* EXTRACTO DE LA PÁGINA:
Andrea Franulic
“¿Quién apalea a las focas? Que yo sepa, hombres; ¿quiénes
están destruyendo bosques y selvas? Hombres; ¿quién dirige todo el
comercio mundial de armamento? También hombres; ¿en manos de quiénes
están las riquezas de la tierra? Pues el 98% está en manos de hombres y
sólo un 2% corresponden a las mujeres (…) En la prostitución ‘infantil’
el 90% son niñas y los beneficiarios en un 100% hombres también.
¿Existe, pues, el ‘sujeto universal’ que representa al ‘género humano’
indistintamente? Definitivamente, no” (Victoria Sendón de León, 2000).
Este
texto desarrolla algunos principios teóricos del feminismo radical de
la diferencia, todavía en términos muy generales. A la base de la
discusión, están los conceptos de universalidad y dicotomía. Considero
que estos conceptos constituyen la marca de separación entre las
distintas posiciones políticas del feminismo. Por ejemplo, hablar de
“las mujeres” o dividir el mundo en hombres y mujeres son anatemas para
las tendencias postmodernas. En este escrito, me interesa comenzar a
despejar aspectos como este, porque el feminismo radical de la
diferencia ha sido objeto de rumor, es decir, ha sido desprestigiado
mediante argumentos que lo descontextualizan y las nuevas generaciones
de feministas (o de estudiantes del género, más precisamente) lo han
dejado en el vacío, adjudicándole epítetos fundados en la ignorancia. No
obstante, este feminismo es una corriente de pensamiento que cuenta con
una gran capacidad para transformar el mundo y las relaciones humanas.
El rumor siempre opera como estrategia de poder con fines
des-articuladores… Entonces, ahí vamos.
Las
autoras del feminismo radical de la diferencia, cuando se refieren a
“las mujeres”, aluden a la experiencia común de las mujeres, no a la
idea de que sea un grupo homogéneo, esto se da por descontado. Es esta
experiencia común la que constituye la diferencia sexual y su fuerza
creativa. Lo común es transversal a las desigualdades de raza, de clase,
etarias, étnicas, entre otras. Es transversal y primario. Esto quiere
decir que una mujer afrodescendiente, una mujer burguesa, una mujer
campesina, una mujer profesional, etc., si bien viven realidades que
difieren radicalmente, todas comparten la experiencia común de la
ausencia de referentes propios, lo cual las sitúa, en sus diversos
contextos vitales, en un lugar de vulnerabilidad existencial.

* TAREAS:
- 1) Cambia "vulnerabilidad" por "fragilidad" y copia el pasaje del texto sobre el feminismo radical de la diferencia que va entre "El rumor siempre" y "de vulnerabilidad existencial.", ambos incluidos.
- 2) Contesta estas preguntas con los datos del texto sobre el feminismo radical de la diferencia:
(a) Según la cita inicial, ¿qué porcentaje de las riquezas de la tierra está en manos de hombres?
(b) ¿Qué conceptos están a la base de la discusión?
(c) ¿A qué aluden las autoras cuando se refieren a "las mujeres"?
Responde basándote únicamente en el texto sobre el feminismo radical de la diferencia.

* REGISTROS DE DATOS:
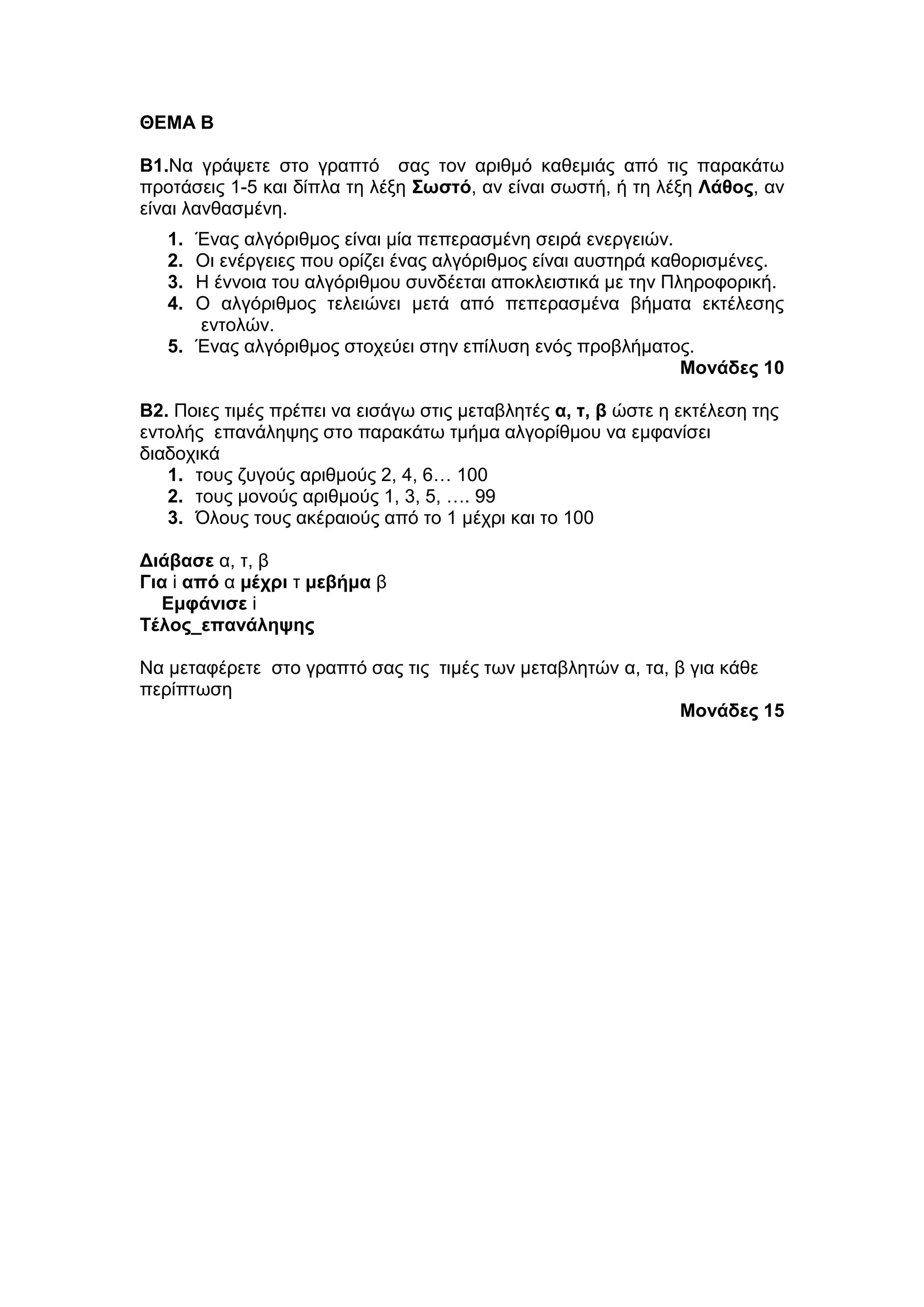 ΘΕΜΑ Β

Β1.Να γράψετε στο γραπτό σας τον αριθμό καθεμιάς από τις παρακάτω προτάσεις 1-5 και δίπλα τη λέξη Σωστό, αν είναι σωστή, ή τη λέξη Λάθος, αν είναι λανθασμένη.

1. Ένας αλγόριθμος είναι μία πεπερασμένη σειρά ενεργειών.
2. Οι ενέργειες που ορίζει ένας αλγόριθμος είναι αυστηρά καθορισμένες.
3. Η έννοια του αλγόριθμου συνδέεται αποκλειστικά με την Πληροφορική.
4. Ο αλγόριθμος τελειώνει μετά από πεπερασμένα βήματα εκτέλεσης εντολών.
5. Ένας αλγόριθμος στοχεύει στην επίλυση ενός προβλήματος.

Μονάδες 10

Β2. Ποιες τιμές πρέπει να εισάγω στις μεταβλητές α, τ, β ώστε η εκτέλεση της εντολής επανάληψης στο παρακάτω τμήμα αλγορίθμου να εμφανίσει διαδοχικά
1. τους ζυγούς αριθμούς 2, 4, 6… 100
2. τους μονούς αριθμούς 1, 3, 5, …. 99
3. Όλους τους ακέραιούς από το 1 μέχρι και το 100

Διάβασε α, τ, β
Για i από α μέχρι τ μεβήμα β
Εμφάνισε i
Τέλος_επανάληψης

Να μεταφέρετε στο γραπτό σας τις τιμές των μεταβλητών α, τα, β για κάθε περίπτωση

Μονάδες 15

* RESPUESTAS:
- 1)
El rumor siempre opera como estrategia de poder con fines
des-articuladores… Entonces, ahí vamos.
Las
autoras del feminismo radical de la diferencia, cuando se refieren a
“las mujeres”, aluden a la experiencia común de las mujeres, no a la
idea de que sea un grupo homogéneo, esto se da por descontado. Es esta
experiencia común la que constituye la diferencia sexual y su fuerza
creativa. Lo común es transversal a las desigualdades de raza, de clase,
etarias, étnicas, entre otras. Es transversal y primario. Esto quiere
decir que una mujer afrodescendiente, una mujer burguesa, una mujer
campesina, una mujer profesional, etc., si bien viven realidades que
difieren radicalmente, todas comparten la experiencia común de la
ausencia de referentes propios, lo cual las sitúa, en sus diversos
contextos vitales, en un lugar de fragilidad existencial.

- 2)
(a) El 98%.
(b) Los conceptos de universalidad y dicotomía.
(c) A la experiencia común de las mujeres.